Há uma fato interessante que também se relaciona à questão de gênero e a essa compreensão. Temos no Brasil quase 400 culturas indígenas diferentes, apesar de toda a destruição massiva que ocorreu desde o processo de colonização. Elas são culturas muito ricas e bem diversas, mas há um ponto central que as une, que é a compreensão da sacralidade da terra, a mãe terra, chamada Pachamama, também presente em outras culturas, mas muito forte nas culturas sul americanas. Esse conceito estabelece uma ligação muito forte entre as comunidades e a terra, que é vista como uma grande mãe que nos provê de tudo que necessitamos, então todos são responsáveis por seu cuidado e preservação. Isso é muito oposto à visão capitalista e neoliberal da terra, que a vê como lucro, valor financeiro, e portanto a controla com esse objetivo - extrair mais lucro. O modelo capitalista não respeita as comunidades ou a terra, ao invés de compreender que estamos todos conectados e que precisamos trabalhar junto para sobreviver.
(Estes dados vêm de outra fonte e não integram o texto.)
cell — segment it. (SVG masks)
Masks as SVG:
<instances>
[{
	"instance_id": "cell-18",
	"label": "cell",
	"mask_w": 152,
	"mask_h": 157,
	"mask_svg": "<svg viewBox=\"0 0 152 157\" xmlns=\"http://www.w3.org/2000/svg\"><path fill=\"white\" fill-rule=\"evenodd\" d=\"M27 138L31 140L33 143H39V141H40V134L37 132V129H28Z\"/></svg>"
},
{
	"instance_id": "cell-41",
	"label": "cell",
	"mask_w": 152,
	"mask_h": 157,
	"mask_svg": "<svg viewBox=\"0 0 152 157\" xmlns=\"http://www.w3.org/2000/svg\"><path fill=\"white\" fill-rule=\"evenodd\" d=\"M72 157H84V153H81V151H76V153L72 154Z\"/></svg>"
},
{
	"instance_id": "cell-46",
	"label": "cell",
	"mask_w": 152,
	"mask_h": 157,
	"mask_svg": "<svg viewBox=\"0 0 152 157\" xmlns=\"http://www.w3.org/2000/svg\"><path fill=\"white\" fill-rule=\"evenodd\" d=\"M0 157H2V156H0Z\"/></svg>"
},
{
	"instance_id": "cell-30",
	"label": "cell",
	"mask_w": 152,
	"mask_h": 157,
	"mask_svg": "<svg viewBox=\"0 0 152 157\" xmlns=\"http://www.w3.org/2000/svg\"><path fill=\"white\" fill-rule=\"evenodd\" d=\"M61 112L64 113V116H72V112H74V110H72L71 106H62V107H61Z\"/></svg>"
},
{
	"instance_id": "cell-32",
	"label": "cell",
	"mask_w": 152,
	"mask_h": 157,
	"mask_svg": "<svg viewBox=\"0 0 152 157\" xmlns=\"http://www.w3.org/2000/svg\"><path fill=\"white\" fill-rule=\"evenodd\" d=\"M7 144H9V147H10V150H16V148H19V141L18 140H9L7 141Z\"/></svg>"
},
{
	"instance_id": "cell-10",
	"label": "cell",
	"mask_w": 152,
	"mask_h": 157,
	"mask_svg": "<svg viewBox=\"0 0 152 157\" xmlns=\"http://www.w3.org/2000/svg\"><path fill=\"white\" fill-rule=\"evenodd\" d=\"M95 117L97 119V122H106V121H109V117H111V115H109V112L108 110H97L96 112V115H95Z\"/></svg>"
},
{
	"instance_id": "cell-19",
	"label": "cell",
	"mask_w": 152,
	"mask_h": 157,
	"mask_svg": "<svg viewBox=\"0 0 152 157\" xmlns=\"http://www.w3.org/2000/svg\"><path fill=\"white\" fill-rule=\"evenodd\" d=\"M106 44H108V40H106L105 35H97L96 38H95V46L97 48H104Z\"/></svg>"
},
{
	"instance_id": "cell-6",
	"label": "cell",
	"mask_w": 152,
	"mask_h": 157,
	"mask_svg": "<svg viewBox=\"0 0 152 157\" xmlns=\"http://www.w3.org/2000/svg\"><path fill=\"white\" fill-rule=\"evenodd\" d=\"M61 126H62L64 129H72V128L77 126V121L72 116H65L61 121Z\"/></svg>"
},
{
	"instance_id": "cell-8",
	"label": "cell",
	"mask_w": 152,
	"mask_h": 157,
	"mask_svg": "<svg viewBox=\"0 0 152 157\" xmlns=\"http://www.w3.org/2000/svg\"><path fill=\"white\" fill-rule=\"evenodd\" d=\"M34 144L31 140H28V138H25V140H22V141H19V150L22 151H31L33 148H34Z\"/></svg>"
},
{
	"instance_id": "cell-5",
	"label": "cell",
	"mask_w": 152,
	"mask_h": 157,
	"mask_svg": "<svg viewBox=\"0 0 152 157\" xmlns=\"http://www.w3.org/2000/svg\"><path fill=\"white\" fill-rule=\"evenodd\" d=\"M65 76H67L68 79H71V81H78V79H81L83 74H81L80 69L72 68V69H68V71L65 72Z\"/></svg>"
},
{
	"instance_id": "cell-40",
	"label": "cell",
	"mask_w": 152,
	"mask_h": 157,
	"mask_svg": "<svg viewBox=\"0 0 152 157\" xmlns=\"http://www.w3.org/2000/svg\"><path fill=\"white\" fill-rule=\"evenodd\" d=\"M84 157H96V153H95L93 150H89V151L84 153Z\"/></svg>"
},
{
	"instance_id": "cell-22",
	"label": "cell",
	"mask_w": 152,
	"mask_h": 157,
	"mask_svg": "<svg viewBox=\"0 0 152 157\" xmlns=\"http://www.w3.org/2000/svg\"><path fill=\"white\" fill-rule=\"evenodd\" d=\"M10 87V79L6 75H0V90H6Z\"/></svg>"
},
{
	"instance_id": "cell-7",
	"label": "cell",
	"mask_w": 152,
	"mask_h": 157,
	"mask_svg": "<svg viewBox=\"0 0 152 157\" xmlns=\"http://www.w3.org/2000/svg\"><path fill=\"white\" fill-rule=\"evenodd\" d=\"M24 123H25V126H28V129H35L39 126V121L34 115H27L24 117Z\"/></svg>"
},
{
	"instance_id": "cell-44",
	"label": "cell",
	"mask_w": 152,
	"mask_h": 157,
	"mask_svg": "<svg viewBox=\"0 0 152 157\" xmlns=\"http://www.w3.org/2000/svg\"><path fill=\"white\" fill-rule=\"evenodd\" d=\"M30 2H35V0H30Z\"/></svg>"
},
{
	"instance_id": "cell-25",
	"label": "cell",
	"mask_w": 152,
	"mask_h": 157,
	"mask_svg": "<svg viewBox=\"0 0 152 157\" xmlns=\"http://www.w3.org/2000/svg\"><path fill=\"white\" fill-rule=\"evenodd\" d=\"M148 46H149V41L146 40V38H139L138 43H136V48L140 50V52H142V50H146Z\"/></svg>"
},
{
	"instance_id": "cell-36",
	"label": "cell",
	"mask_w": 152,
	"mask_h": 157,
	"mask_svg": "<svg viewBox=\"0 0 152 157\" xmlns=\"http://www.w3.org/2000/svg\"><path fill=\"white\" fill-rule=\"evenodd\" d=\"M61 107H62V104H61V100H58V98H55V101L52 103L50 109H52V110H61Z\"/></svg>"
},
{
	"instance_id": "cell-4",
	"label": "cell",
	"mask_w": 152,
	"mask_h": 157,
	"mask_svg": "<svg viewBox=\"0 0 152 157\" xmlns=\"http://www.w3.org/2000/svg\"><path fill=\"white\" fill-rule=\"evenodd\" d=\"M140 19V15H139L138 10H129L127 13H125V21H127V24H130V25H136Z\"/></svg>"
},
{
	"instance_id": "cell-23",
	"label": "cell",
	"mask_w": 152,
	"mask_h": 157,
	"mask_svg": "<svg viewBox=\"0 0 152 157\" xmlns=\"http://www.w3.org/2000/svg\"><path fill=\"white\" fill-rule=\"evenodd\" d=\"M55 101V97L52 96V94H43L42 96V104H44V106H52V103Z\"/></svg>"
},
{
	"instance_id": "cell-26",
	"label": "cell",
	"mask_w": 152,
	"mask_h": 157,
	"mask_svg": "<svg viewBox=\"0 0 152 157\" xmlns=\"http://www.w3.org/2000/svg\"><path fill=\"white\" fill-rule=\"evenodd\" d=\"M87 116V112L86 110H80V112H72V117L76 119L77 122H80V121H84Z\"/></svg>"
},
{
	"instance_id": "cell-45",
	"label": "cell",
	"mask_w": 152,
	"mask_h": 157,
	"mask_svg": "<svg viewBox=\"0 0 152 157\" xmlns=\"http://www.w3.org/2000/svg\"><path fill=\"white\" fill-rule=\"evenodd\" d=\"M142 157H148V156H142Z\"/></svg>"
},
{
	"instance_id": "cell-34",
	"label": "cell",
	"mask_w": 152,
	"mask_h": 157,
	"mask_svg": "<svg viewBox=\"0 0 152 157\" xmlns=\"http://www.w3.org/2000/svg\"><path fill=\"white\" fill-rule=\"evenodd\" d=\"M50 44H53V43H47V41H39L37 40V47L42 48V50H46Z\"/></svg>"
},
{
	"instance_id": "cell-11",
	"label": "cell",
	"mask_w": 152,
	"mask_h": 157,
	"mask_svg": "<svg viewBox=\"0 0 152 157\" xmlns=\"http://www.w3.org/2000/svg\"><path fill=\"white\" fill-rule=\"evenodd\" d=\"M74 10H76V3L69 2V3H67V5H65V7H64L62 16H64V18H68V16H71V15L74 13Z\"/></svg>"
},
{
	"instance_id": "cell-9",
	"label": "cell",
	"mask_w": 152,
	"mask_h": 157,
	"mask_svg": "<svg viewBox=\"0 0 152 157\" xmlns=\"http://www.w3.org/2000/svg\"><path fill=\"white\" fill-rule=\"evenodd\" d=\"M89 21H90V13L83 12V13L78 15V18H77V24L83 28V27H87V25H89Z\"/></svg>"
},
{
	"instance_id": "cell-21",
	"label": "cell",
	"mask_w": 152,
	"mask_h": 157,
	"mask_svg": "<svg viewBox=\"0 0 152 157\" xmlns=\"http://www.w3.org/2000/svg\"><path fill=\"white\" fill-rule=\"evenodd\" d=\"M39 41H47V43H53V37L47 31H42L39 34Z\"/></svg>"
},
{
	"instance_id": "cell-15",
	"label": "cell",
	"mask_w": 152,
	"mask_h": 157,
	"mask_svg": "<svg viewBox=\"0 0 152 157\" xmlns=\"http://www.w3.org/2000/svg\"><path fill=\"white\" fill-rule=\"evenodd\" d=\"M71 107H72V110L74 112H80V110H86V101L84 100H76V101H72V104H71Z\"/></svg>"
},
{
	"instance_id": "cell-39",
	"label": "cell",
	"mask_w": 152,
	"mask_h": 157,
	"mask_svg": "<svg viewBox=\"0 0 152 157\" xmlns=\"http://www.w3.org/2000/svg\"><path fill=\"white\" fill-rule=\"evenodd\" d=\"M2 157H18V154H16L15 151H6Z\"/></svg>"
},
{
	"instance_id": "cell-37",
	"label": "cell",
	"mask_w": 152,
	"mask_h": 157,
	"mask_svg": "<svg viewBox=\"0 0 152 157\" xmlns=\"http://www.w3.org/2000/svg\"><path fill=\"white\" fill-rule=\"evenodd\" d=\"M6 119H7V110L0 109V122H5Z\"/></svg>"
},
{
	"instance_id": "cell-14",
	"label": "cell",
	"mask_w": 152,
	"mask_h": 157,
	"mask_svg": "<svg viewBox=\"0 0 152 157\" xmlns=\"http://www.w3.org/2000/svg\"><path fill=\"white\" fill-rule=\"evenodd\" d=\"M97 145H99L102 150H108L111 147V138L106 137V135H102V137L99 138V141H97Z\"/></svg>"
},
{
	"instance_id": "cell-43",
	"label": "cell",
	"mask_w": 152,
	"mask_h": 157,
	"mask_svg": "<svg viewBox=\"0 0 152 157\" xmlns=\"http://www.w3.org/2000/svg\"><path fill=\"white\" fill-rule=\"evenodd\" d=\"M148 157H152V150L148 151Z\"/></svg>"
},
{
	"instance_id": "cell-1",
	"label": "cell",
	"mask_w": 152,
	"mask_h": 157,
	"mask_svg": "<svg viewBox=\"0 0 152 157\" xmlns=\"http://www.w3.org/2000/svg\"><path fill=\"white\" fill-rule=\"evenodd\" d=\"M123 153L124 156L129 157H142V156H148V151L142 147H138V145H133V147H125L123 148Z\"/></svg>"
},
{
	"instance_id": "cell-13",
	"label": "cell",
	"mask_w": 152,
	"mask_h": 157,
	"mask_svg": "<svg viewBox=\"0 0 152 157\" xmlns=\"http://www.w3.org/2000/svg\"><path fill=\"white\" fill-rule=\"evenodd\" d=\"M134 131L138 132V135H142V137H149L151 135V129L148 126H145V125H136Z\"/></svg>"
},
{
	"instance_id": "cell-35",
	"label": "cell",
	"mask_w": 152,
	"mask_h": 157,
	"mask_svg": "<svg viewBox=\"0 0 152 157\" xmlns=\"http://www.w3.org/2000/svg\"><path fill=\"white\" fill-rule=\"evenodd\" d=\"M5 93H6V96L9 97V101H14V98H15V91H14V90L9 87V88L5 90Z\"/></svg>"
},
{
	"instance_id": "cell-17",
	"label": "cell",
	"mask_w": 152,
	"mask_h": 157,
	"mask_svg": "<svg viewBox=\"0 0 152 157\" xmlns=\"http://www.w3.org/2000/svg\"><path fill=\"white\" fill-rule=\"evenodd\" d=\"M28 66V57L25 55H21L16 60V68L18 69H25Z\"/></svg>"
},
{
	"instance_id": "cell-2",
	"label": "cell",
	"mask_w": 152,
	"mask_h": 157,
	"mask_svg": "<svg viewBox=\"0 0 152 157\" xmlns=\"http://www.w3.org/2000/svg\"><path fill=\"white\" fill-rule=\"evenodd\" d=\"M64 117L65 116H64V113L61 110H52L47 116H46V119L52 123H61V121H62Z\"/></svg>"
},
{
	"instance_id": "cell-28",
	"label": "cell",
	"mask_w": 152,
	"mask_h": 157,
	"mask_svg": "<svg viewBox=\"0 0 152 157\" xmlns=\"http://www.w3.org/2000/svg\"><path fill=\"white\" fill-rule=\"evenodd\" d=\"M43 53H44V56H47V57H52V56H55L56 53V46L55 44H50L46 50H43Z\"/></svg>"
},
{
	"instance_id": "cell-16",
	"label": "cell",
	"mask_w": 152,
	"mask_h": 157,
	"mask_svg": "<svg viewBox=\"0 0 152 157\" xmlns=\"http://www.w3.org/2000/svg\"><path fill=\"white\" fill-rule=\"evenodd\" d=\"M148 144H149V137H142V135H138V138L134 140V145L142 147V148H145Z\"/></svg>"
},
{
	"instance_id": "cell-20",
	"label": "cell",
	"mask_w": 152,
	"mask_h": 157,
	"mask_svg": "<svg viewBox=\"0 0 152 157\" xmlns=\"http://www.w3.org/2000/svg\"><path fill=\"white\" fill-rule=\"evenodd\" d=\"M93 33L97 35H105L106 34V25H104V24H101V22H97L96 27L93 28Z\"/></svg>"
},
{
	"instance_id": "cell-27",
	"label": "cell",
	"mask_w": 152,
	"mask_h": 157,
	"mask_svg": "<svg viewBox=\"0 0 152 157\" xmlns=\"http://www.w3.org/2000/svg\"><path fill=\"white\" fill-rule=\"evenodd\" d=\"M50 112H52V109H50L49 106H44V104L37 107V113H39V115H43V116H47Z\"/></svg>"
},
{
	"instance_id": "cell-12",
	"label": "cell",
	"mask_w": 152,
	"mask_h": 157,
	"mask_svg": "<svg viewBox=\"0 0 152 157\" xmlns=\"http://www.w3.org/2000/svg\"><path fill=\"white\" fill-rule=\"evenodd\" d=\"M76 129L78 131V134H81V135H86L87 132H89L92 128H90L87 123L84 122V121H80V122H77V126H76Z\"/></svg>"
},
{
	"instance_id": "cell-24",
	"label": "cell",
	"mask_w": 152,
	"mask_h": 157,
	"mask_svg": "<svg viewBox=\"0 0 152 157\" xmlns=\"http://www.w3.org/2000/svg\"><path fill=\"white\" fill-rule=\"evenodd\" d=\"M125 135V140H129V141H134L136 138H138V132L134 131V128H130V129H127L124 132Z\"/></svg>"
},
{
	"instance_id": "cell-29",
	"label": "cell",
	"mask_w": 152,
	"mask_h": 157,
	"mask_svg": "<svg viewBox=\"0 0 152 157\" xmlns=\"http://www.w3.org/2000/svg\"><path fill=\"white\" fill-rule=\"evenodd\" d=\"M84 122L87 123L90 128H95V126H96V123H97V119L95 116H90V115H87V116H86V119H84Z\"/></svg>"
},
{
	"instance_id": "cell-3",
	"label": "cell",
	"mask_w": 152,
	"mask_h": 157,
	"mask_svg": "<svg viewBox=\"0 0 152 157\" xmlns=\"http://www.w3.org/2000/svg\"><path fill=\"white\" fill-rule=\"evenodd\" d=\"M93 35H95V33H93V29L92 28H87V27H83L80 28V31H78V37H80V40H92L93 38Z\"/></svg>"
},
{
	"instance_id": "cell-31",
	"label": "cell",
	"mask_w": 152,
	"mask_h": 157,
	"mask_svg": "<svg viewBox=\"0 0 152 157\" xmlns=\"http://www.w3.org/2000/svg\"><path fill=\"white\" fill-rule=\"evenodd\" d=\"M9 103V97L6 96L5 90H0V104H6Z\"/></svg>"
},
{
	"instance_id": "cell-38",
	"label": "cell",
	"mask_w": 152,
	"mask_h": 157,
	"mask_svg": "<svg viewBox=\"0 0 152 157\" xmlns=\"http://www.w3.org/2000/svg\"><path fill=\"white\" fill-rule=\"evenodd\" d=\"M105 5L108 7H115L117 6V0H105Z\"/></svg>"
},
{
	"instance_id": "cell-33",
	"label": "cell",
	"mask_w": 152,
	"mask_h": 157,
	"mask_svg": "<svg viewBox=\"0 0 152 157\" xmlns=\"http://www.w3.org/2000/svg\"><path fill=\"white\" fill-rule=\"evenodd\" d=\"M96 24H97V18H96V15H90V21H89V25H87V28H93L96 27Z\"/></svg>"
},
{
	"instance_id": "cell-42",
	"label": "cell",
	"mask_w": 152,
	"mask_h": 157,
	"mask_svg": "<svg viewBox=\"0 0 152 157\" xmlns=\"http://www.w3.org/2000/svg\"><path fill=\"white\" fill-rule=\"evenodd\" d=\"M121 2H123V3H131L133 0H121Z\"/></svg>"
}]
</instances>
Pra finalizar, podemos nos fazer alguns questionamentos: como podemos mudar esse modelo econômico que causa tantos problemas em todo o mundo, e que segue em plena expansão apesar dos limites impostos? Não sabemos exatamente o que vai acontecer, mas é um cenário assustador para se estar. Como podemos construir um novo modelo econômico, uma nova maneira de nos relacionarmos com a natureza como sociedade, ao invés de destruirmos tudo? Há algumas sugestões no relatório, de como podemos reduzir os danos e os impactos. Eu acredito que essas ações mitigatórias são importantes, pois somos parte do sistema, mas não podemos perder de vista que são mitigatórias, elas não resolvem o problema principal. Essas são algumas questões que eu faço a mim mesma. Obrigada pela atenção de todos.